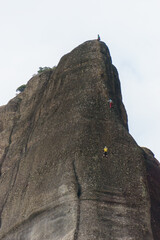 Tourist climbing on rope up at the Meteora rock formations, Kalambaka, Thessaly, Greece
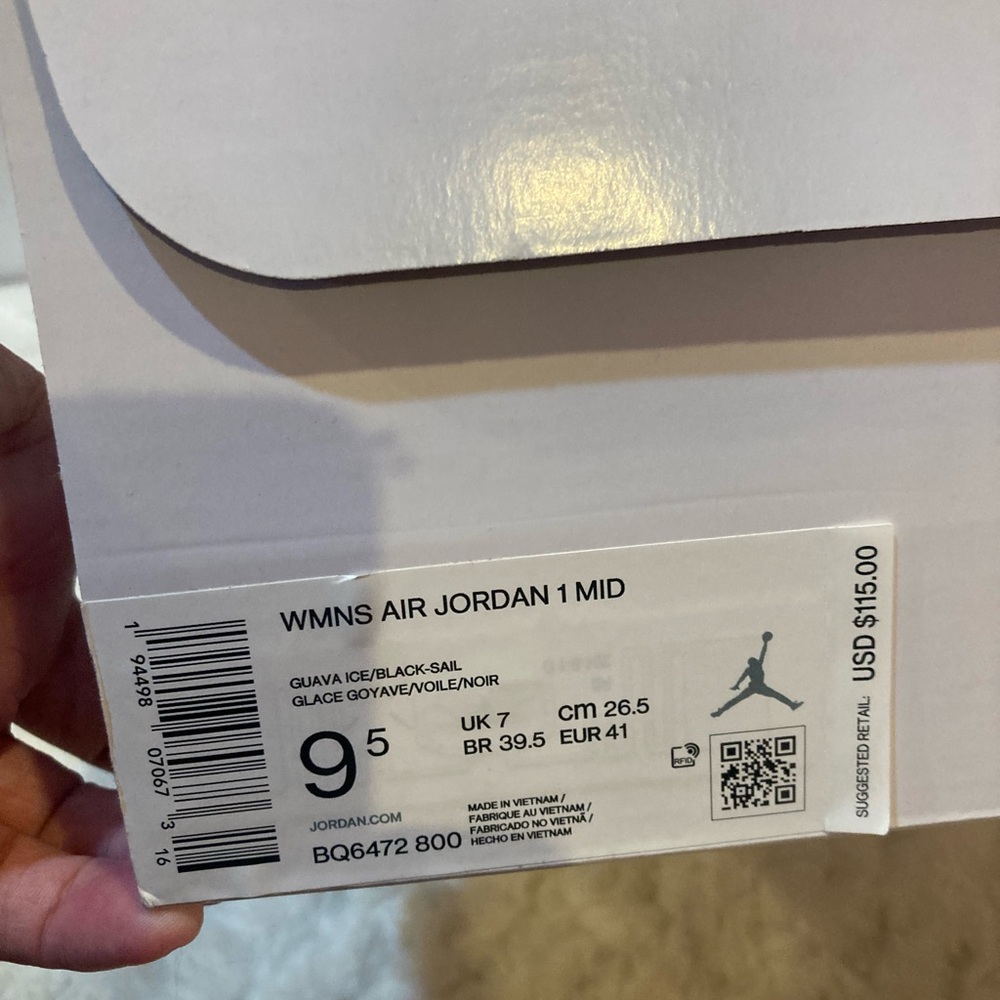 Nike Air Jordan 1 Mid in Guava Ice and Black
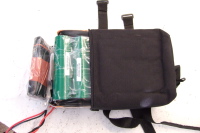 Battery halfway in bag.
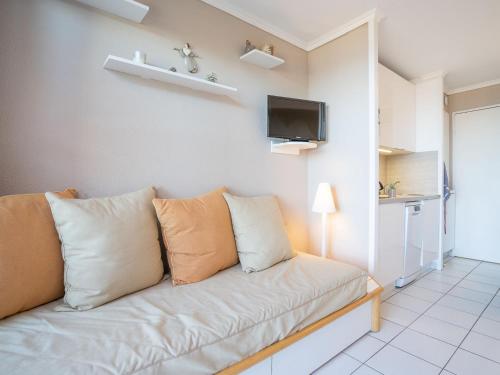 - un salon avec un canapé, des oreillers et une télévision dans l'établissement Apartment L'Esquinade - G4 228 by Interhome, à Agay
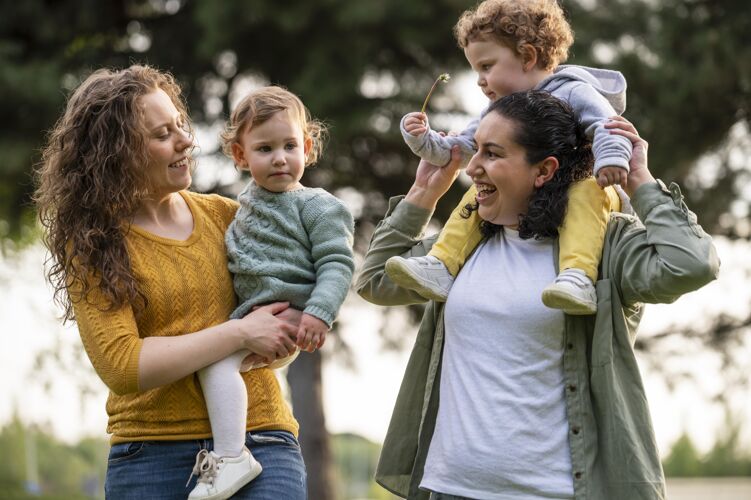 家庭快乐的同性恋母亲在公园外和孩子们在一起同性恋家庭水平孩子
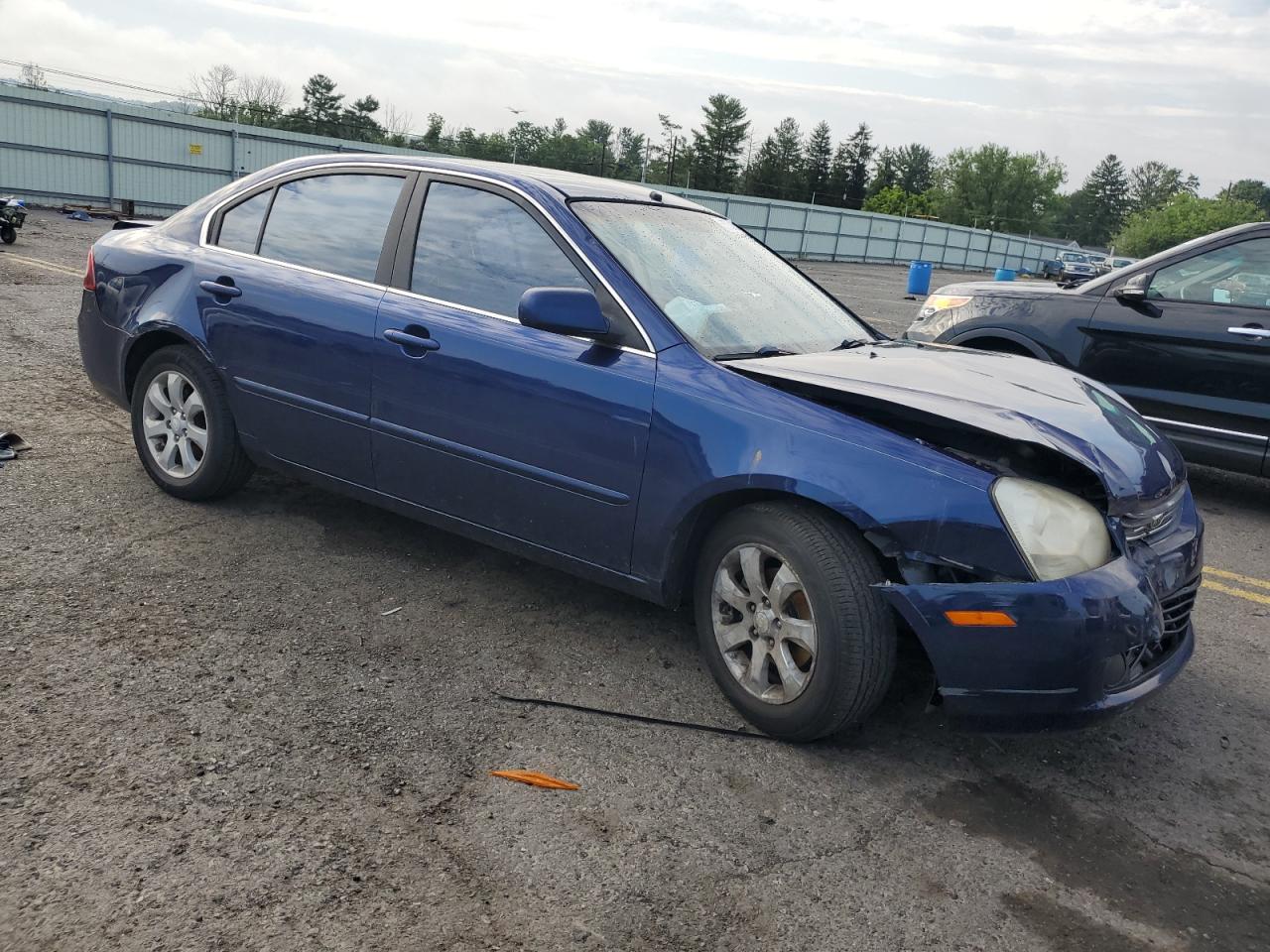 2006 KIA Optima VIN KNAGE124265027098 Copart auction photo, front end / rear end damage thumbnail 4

→ **Work to be completed**: Copy every record exactly; no pictures.

→ **Answer to this task**:
 Tourist climbing on rope up at the Meteora rock formations, Kalambaka, Thessaly, Greece
 Nike Air Jordan 1 Mid in Guava Ice and Black
 Battery halfway in bag.
 - un salon avec un canapé, des oreillers et une télévision dans l'établissement Apartment L'Esquinade - G4 228 by Interhome, à Agay
 家庭快乐的同性恋母亲在公园外和孩子们在一起同性恋家庭水平孩子
 2006 KIA Optima VIN KNAGE124265027098 Copart auction photo, front end / rear end damage thumbnail 4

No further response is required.